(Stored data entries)
####
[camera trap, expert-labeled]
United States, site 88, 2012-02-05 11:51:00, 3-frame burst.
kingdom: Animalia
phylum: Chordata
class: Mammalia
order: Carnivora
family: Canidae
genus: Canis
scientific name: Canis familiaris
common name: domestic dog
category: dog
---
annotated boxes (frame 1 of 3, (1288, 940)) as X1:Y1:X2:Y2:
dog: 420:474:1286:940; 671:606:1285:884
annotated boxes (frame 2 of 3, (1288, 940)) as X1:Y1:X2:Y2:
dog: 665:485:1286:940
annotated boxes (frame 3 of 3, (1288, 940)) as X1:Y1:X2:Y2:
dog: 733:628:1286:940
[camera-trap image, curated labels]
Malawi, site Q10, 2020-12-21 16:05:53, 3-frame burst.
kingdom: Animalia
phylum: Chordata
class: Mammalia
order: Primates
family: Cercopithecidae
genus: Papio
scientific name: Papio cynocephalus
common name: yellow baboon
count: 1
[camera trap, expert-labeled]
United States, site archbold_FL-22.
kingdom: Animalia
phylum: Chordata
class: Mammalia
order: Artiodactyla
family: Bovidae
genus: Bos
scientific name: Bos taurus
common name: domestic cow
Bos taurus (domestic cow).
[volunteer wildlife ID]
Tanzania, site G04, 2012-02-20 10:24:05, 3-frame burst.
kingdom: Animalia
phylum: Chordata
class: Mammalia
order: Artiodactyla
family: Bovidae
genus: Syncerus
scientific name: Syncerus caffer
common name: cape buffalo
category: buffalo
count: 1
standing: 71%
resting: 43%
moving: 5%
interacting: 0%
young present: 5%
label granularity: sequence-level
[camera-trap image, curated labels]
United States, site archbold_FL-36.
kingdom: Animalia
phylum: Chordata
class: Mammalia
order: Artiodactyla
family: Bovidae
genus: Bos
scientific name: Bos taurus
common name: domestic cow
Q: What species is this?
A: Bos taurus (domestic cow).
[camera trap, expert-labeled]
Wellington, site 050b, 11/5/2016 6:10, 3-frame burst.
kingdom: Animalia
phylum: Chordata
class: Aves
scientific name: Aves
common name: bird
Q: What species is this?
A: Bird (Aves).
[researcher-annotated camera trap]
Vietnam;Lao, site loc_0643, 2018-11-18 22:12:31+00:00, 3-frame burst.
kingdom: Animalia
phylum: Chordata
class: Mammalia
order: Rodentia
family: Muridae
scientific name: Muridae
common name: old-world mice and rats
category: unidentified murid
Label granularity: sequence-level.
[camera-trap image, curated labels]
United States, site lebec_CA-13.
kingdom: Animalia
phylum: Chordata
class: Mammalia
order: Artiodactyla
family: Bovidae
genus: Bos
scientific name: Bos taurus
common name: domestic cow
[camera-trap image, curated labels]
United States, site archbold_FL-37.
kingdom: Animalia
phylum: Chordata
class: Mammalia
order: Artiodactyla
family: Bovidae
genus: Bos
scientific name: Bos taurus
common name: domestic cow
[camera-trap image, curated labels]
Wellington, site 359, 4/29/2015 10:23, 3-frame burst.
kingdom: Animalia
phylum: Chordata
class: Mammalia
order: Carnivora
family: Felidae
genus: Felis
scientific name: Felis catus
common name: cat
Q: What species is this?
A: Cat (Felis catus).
####
[Prompt] Reproduce all of the records, keeping every character unchanged.

[Output below]
[camera trap, expert-labeled]
United States, site 88, 2012-02-05 11:51:00, 3-frame burst.
kingdom: Animalia
phylum: Chordata
class: Mammalia
order: Carnivora
family: Canidae
genus: Canis
scientific name: Canis familiaris
common name: domestic dog
category: dog
---
annotated boxes (frame 1 of 3, (1288, 940)) as X1:Y1:X2:Y2:
dog: 420:474:1286:940; 671:606:1285:884
annotated boxes (frame 2 of 3, (1288, 940)) as X1:Y1:X2:Y2:
dog: 665:485:1286:940
annotated boxes (frame 3 of 3, (1288, 940)) as X1:Y1:X2:Y2:
dog: 733:628:1286:940
[camera-trap image, curated labels]
Malawi, site Q10, 2020-12-21 16:05:53, 3-frame burst.
kingdom: Animalia
phylum: Chordata
class: Mammalia
order: Primates
family: Cercopithecidae
genus: Papio
scientific name: Papio cynocephalus
common name: yellow baboon
count: 1
[camera trap, expert-labeled]
United States, site archbold_FL-22.
kingdom: Animalia
phylum: Chordata
class: Mammalia
order: Artiodactyla
family: Bovidae
genus: Bos
scientific name: Bos taurus
common name: domestic cow
Bos taurus (domestic cow).
[volunteer wildlife ID]
Tanzania, site G04, 2012-02-20 10:24:05, 3-frame burst.
kingdom: Animalia
phylum: Chordata
class: Mammalia
order: Artiodactyla
family: Bovidae
genus: Syncerus
scientific name: Syncerus caffer
common name: cape buffalo
category: buffalo
count: 1
standing: 71%
resting: 43%
moving: 5%
interacting: 0%
young present: 5%
label granularity: sequence-level
[camera-trap image, curated labels]
United States, site archbold_FL-36.
kingdom: Animalia
phylum: Chordata
class: Mammalia
order: Artiodactyla
family: Bovidae
genus: Bos
scientific name: Bos taurus
common name: domestic cow
Q: What species is this?
A: Bos taurus (domestic cow).
[camera trap, expert-labeled]
Wellington, site 050b, 11/5/2016 6:10, 3-frame burst.
kingdom: Animalia
phylum: Chordata
class: Aves
scientific name: Aves
common name: bird
Q: What species is this?
A: Bird (Aves).
[researcher-annotated camera trap]
Vietnam;Lao, site loc_0643, 2018-11-18 22:12:31+00:00, 3-frame burst.
kingdom: Animalia
phylum: Chordata
class: Mammalia
order: Rodentia
family: Muridae
scientific name: Muridae
common name: old-world mice and rats
category: unidentified murid
Label granularity: sequence-level.
[camera-trap image, curated labels]
United States, site lebec_CA-13.
kingdom: Animalia
phylum: Chordata
class: Mammalia
order: Artiodactyla
family: Bovidae
genus: Bos
scientific name: Bos taurus
common name: domestic cow
[camera-trap image, curated labels]
United States, site archbold_FL-37.
kingdom: Animalia
phylum: Chordata
class: Mammalia
order: Artiodactyla
family: Bovidae
genus: Bos
scientific name: Bos taurus
common name: domestic cow
[camera-trap image, curated labels]
Wellington, site 359, 4/29/2015 10:23, 3-frame burst.
kingdom: Animalia
phylum: Chordata
class: Mammalia
order: Carnivora
family: Felidae
genus: Felis
scientific name: Felis catus
common name: cat
Q: What species is this?
A: Cat (Felis catus).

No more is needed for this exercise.